Repartir, au sens propre signifie partir de nouveau (après un temps d’arrêt). Au sens figuré, il signifie : recommencer ; rependre ; partir pour l’endroit d’où l’on vient.

En partant de ces sens usuels, repartir du Christ signifierait partir de nouveau et partir de Lui, recommencer avec Lui, reprendre avec Lui. Si l’on demande à quelqu’un de repartir, de recommencer, de reprendre, cela signifie que ce qui s’est fait avant ou le premier départ n’a pas réussi comme à cent pour cent ; les finalités escomptées ne sont pas atteintes. On repart ou on recommence pour faire mieux qu’avant, pour faire un pas en avant. Repartir du Christ n’est pas la même chose que partir d’un point à un autre. Repartir de Lui ne signifie pas, le laisser derrière et aller soi-même devant et sans lui. Au contraire on repart de Lui, avec Lui et pour arriver à Lui. Il est le point de départ, le compagnon et le point d’arrivée. Il est l’Alpha et l’Omega.

  1. 1.     Motifs du choix

La kyrielle de rencontres que j’ai eue a milité de manière décisive pour le choix de cette parole-phare : une avec les clercs et une série avec des laïcs. Donc ce sont des rencontres eues avec les deux catégories composant le peuple de Dieu.

 En fait, la session que nous avons eue, nous prêtres diocésains, en février 2011 et ensuite, la visite canonique effectuée en toutes les paroisses où j’ai rencontré essentiellement des laïcs, m’ont permis de me rendre compte que notre problème fondamental et radical tourne autour de la foi[1]. A vrai dire, d’autres problèmes, comme connaissance insuffisante de notre foi, le manque d’intérêt pour faire croître cette foi par la pratique des sacrements, par la lecture et médiation de la Parole de Dieu, l’incohérence de la vie… lui sont connexes.

Ces problèmes sont connexes, dis-je, car si l’on croit vraiment, cela signifie qu’on a vraiment rencontré le Christ. Conséquemment, on ne peut pas ne pas souhaiter le connaître toujours plus, on ne peut pas ne pas chercher à connaître et à approfondir les contenus de sa foi. C’est un peu similaire à ce qui se fait dans l’ordre humain : lorsqu’on aime une personne, on souhaite la connaître toujours davantage. En plus, si l’on croit vraiment, on ne peut que chercher comment faire grandir cette foi et cela par la célébration de la présence salutaire du Christ dans les sacrements et, en particulier, dans l’Eucharistie. Ici, soit dit en passant, il est en fait pénible de constater que pour certains de nos chrétiens ne pas recevoir des sacrements ou les recevoir, c’est la même chose. Ils se disent tranquillement chrétiens sans la pratique des sacrements. Ceci signifie que l’on n’est pas en mesure de sentir les effets de la grâce de Dieu à travers ces sacrements. Enfin, si l’on croit vraiment, cette foi doit se manifester dans la vie. La foi que nous professons devrait avoir un impact sur notre vie quotidienne. Sinon, il ne faut pas avoir peur d’affirmer que cette foi ne l’est pas encore ou, à certains égards, elle l’est de nom.

### Données
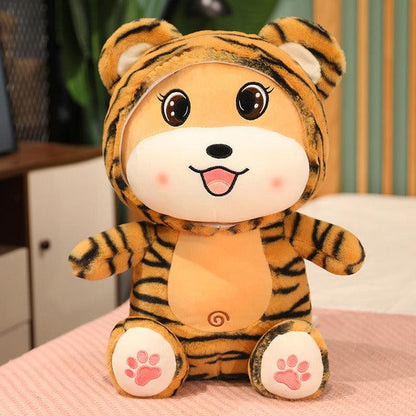 Peluches tigre assis et souriant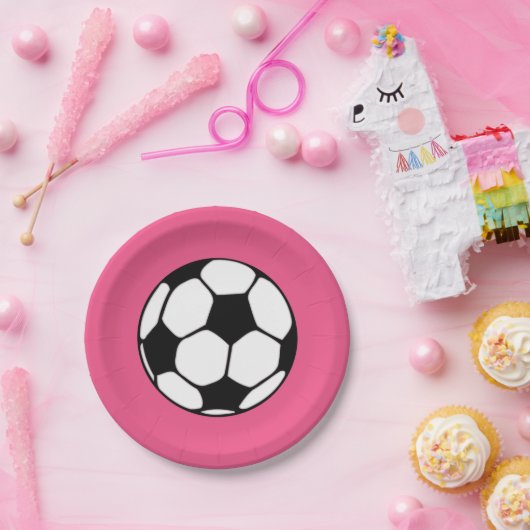 Voetbal Roze Meisje Verjaardagsfeest Papieren Bordje (Feest)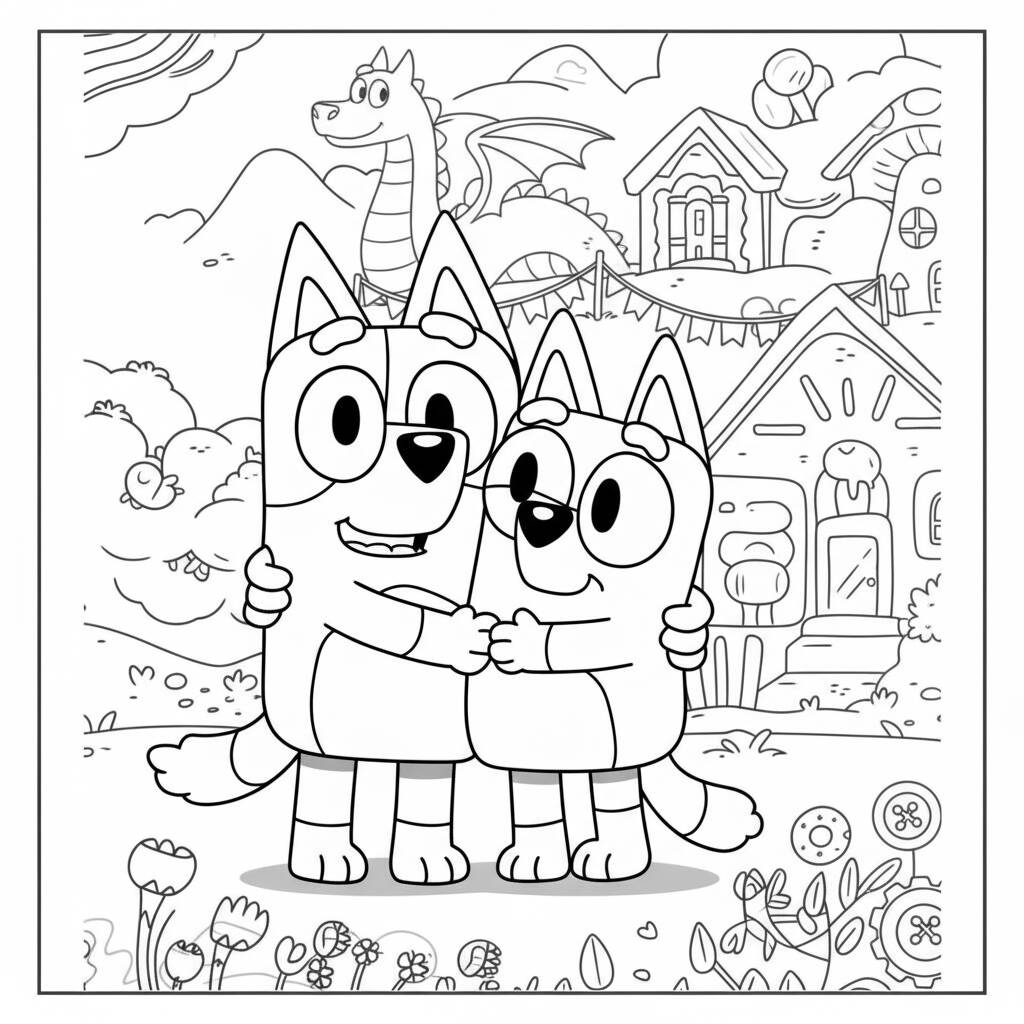 Desenho da Bluey e Bingo se abraçando para colorir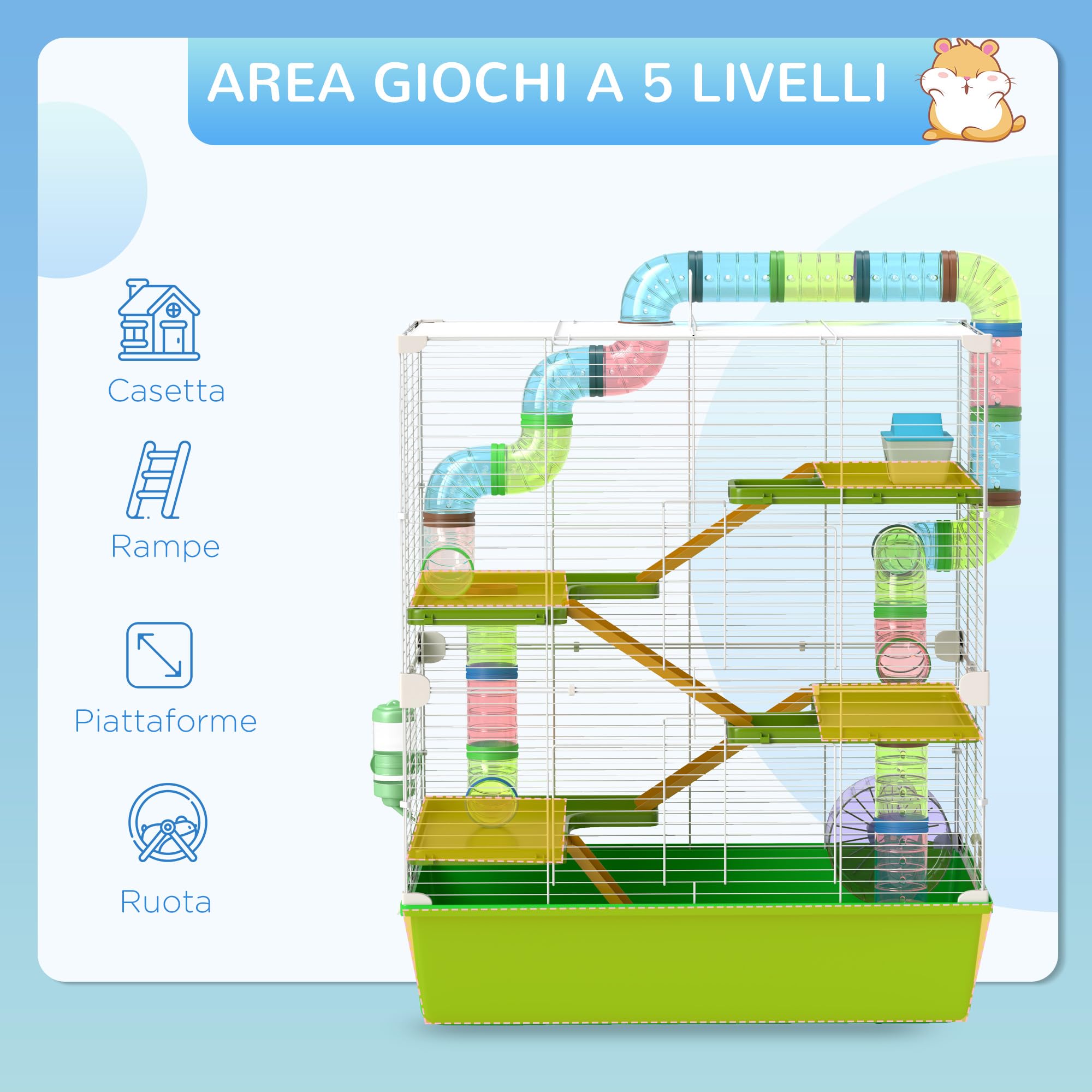 PawHut Gabbia per Criceti a 5 Livelli con Tubi, Casetta, Serbatoio dell'Acqua, Rampe, Ciotola, Piattaforme e Ruota, Gabbietta per Roditori con 2 Maniglie in Acciaio, PP e PS, 59x36x69 cm, Verde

### Consigne
Dans le texte de la page, relevez les trois choses que le Christ est, d'après la phrase qui commence par « Il est le point de départ ». Les données constituent un matériau distinct du texte de la page.

### Corrigé
- le point de départ
- le compagnon
- le point d'arrivée